*EXERCISE TASK*:
Reproduce verbatim the part of the records that opens with the line containing "What is the measurable" and closes with the final line of the records.
+++ INPUT ROWS
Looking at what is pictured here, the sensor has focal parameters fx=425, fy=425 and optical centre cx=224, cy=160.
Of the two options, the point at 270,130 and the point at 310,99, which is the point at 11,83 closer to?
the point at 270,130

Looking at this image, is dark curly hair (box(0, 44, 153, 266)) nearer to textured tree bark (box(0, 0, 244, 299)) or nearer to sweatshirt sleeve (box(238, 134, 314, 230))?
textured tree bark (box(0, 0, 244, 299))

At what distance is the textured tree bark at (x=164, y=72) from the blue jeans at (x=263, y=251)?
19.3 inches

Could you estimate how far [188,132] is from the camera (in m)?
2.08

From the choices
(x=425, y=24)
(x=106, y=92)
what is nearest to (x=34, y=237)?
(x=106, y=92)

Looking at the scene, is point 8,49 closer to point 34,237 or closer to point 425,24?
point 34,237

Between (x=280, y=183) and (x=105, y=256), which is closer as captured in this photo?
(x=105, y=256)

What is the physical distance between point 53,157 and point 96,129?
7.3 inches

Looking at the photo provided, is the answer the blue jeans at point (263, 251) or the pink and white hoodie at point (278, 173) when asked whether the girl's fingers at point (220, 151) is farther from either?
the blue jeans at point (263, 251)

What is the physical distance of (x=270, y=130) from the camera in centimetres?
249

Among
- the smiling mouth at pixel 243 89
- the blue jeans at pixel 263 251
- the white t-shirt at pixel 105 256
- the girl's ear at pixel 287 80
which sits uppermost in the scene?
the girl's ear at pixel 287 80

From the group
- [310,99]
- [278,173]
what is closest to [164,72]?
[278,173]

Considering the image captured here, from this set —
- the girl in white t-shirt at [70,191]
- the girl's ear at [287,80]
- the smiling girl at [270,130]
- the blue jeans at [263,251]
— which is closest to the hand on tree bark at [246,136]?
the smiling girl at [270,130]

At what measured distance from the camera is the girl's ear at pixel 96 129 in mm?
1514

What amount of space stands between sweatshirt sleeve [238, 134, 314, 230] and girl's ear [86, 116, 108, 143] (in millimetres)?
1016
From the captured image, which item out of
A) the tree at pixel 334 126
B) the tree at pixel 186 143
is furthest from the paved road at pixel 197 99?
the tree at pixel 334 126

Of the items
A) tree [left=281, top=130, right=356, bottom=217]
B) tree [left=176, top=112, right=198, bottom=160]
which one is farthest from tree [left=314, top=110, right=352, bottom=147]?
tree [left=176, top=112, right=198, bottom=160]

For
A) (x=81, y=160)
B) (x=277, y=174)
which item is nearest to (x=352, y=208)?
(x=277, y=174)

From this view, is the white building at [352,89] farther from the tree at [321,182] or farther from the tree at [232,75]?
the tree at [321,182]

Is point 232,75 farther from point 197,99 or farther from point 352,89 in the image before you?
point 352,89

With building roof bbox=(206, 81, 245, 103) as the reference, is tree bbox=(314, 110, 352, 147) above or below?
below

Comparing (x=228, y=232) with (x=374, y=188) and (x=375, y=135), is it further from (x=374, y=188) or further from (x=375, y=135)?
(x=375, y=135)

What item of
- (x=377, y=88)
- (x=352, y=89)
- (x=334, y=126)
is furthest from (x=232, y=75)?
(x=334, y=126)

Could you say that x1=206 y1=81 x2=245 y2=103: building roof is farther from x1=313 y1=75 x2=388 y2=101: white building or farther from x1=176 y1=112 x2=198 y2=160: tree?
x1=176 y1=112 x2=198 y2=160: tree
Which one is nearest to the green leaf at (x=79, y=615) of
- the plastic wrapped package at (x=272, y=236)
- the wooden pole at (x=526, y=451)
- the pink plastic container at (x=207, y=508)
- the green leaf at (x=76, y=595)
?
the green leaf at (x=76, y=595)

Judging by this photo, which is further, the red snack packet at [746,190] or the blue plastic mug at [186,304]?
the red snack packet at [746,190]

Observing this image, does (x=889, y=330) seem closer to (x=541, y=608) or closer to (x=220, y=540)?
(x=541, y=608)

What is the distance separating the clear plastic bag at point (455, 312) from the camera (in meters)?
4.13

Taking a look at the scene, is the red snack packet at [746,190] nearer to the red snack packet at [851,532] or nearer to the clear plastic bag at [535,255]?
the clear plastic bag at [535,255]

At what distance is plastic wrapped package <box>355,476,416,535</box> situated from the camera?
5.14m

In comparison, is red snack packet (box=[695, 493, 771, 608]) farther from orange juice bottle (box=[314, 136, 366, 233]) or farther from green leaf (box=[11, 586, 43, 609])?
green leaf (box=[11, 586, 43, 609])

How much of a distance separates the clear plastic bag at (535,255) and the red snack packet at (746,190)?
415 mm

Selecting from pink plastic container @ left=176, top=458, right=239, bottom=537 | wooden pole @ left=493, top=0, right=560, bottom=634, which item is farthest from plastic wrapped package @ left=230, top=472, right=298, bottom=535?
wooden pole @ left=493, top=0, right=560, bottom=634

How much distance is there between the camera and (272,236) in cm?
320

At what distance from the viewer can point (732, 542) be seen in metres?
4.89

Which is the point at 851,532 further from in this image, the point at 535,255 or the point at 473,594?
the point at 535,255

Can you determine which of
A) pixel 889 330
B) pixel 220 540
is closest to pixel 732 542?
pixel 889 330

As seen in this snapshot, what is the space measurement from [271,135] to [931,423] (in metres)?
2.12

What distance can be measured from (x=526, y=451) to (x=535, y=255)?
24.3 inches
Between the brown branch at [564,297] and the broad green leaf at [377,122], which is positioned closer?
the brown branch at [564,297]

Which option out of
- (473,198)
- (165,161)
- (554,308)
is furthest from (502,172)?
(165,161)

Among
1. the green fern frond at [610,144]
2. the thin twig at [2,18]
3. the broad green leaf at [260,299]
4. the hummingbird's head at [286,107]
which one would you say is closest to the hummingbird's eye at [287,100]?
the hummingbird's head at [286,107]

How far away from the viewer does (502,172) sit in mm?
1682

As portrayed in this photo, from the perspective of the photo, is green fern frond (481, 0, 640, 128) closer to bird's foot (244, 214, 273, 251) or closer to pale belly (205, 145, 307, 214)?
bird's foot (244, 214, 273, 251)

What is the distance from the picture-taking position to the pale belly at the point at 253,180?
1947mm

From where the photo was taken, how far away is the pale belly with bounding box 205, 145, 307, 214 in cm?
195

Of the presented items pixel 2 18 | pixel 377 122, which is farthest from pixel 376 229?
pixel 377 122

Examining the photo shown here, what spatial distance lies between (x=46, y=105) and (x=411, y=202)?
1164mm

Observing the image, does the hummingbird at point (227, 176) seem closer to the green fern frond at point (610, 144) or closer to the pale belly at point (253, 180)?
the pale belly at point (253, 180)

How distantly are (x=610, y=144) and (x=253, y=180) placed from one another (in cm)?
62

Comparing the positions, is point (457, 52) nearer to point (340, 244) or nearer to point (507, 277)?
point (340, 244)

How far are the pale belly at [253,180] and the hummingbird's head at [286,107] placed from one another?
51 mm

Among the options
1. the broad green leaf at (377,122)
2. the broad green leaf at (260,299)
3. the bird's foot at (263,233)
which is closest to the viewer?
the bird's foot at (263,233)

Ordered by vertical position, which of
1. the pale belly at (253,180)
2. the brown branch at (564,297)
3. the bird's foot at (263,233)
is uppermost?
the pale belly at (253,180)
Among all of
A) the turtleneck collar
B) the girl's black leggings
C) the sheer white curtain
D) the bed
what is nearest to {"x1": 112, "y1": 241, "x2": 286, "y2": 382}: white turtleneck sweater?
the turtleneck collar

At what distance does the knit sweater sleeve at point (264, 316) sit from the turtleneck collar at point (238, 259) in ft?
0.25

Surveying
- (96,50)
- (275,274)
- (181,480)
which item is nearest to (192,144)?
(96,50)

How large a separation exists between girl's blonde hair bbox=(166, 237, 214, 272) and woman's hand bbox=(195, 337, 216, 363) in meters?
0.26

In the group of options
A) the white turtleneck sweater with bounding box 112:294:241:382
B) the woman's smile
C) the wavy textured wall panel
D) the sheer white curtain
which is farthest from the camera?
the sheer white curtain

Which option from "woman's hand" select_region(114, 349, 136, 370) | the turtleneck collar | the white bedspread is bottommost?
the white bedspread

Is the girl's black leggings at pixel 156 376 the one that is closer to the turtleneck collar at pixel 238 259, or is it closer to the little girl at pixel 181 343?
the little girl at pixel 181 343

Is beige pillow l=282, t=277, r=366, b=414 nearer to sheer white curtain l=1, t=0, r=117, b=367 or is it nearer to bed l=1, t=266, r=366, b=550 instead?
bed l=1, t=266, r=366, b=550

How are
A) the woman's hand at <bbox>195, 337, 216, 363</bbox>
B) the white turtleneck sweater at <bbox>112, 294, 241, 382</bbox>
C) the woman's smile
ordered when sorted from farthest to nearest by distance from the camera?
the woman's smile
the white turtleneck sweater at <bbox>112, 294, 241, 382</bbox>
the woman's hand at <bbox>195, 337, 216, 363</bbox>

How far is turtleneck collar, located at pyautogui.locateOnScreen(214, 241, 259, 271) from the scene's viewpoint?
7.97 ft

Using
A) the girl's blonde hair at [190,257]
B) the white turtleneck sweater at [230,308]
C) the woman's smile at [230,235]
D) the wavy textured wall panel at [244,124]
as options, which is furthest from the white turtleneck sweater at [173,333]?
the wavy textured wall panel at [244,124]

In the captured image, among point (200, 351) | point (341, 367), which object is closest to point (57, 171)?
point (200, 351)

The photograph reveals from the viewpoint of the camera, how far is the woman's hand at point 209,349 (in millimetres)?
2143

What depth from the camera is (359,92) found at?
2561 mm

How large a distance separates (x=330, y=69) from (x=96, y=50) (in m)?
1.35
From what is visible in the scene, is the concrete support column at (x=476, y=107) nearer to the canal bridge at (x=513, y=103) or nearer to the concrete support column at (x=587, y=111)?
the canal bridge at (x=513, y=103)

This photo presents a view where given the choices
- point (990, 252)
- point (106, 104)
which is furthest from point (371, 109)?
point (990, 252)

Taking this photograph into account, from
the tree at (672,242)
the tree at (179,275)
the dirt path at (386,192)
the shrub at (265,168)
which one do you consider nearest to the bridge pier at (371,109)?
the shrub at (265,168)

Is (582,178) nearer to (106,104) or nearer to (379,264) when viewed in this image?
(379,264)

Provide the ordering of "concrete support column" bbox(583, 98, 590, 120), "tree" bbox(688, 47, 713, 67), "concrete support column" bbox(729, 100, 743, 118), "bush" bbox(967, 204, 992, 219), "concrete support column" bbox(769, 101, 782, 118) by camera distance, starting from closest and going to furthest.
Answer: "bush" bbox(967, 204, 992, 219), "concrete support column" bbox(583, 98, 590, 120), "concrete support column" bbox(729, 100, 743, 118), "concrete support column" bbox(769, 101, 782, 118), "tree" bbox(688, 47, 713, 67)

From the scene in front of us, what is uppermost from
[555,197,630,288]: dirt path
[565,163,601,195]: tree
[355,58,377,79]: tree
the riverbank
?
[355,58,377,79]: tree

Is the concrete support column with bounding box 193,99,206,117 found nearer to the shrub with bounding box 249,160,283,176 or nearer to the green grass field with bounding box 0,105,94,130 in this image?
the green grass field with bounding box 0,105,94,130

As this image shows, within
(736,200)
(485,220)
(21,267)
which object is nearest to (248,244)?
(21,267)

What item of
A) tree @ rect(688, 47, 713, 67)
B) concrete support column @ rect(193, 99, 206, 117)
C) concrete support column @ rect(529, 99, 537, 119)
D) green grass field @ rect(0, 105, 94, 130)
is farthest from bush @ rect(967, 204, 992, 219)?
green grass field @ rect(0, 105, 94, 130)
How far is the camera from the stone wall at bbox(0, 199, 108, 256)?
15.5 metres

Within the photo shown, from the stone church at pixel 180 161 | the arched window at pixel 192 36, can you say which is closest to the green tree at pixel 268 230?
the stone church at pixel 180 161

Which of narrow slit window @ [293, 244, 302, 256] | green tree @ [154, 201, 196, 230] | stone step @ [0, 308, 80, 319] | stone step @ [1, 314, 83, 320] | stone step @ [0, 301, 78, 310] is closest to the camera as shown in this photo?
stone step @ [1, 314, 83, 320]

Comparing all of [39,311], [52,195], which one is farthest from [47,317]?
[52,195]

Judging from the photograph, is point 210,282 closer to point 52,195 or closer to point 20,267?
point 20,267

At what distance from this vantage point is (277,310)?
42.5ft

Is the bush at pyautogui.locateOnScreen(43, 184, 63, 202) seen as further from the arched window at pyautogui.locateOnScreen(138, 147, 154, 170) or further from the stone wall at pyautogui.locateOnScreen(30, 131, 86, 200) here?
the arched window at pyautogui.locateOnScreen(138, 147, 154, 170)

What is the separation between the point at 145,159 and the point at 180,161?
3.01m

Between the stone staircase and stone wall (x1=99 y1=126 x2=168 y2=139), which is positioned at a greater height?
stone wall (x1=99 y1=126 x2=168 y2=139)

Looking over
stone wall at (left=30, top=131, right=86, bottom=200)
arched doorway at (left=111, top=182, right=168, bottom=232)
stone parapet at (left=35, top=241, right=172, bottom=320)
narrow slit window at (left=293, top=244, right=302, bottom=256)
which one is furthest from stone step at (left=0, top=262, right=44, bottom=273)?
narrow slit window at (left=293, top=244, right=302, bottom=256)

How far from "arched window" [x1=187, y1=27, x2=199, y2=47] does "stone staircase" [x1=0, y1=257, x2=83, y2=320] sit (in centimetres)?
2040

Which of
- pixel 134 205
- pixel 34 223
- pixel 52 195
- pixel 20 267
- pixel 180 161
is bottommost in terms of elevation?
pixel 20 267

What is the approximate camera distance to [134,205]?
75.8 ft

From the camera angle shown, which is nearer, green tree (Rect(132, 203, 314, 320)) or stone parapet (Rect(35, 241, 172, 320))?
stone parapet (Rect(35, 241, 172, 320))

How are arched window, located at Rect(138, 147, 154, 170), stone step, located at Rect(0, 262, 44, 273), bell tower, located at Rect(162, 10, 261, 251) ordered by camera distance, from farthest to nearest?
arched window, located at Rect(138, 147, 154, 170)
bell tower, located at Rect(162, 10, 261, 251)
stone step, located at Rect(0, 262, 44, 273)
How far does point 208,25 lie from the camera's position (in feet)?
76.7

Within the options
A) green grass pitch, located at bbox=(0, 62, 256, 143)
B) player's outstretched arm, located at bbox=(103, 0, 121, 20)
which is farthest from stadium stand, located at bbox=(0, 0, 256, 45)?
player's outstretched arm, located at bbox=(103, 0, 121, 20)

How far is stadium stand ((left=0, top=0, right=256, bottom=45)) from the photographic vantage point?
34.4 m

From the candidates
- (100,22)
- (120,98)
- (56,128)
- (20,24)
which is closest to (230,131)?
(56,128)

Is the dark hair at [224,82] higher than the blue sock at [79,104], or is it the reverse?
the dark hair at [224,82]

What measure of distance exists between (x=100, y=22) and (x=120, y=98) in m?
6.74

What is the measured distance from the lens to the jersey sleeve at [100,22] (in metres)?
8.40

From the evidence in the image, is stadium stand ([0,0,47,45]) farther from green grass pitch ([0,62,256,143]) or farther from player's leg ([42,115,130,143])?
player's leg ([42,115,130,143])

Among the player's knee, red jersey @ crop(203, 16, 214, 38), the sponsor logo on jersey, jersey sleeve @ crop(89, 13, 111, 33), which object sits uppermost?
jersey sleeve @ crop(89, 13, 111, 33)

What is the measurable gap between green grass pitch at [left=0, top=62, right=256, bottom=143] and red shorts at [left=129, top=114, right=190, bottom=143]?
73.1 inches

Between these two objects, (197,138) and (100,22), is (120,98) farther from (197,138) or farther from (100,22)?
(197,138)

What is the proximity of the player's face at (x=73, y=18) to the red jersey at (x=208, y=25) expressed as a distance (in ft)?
++++++
*EXERCISE RESULT*:
What is the measurable gap between green grass pitch at [left=0, top=62, right=256, bottom=143] and red shorts at [left=129, top=114, right=190, bottom=143]?
73.1 inches

Between these two objects, (197,138) and (100,22), is (120,98) farther from (197,138) or farther from (100,22)?
(197,138)

What is the proximity of the player's face at (x=73, y=18) to the red jersey at (x=208, y=25) expressed as a distance (in ft)?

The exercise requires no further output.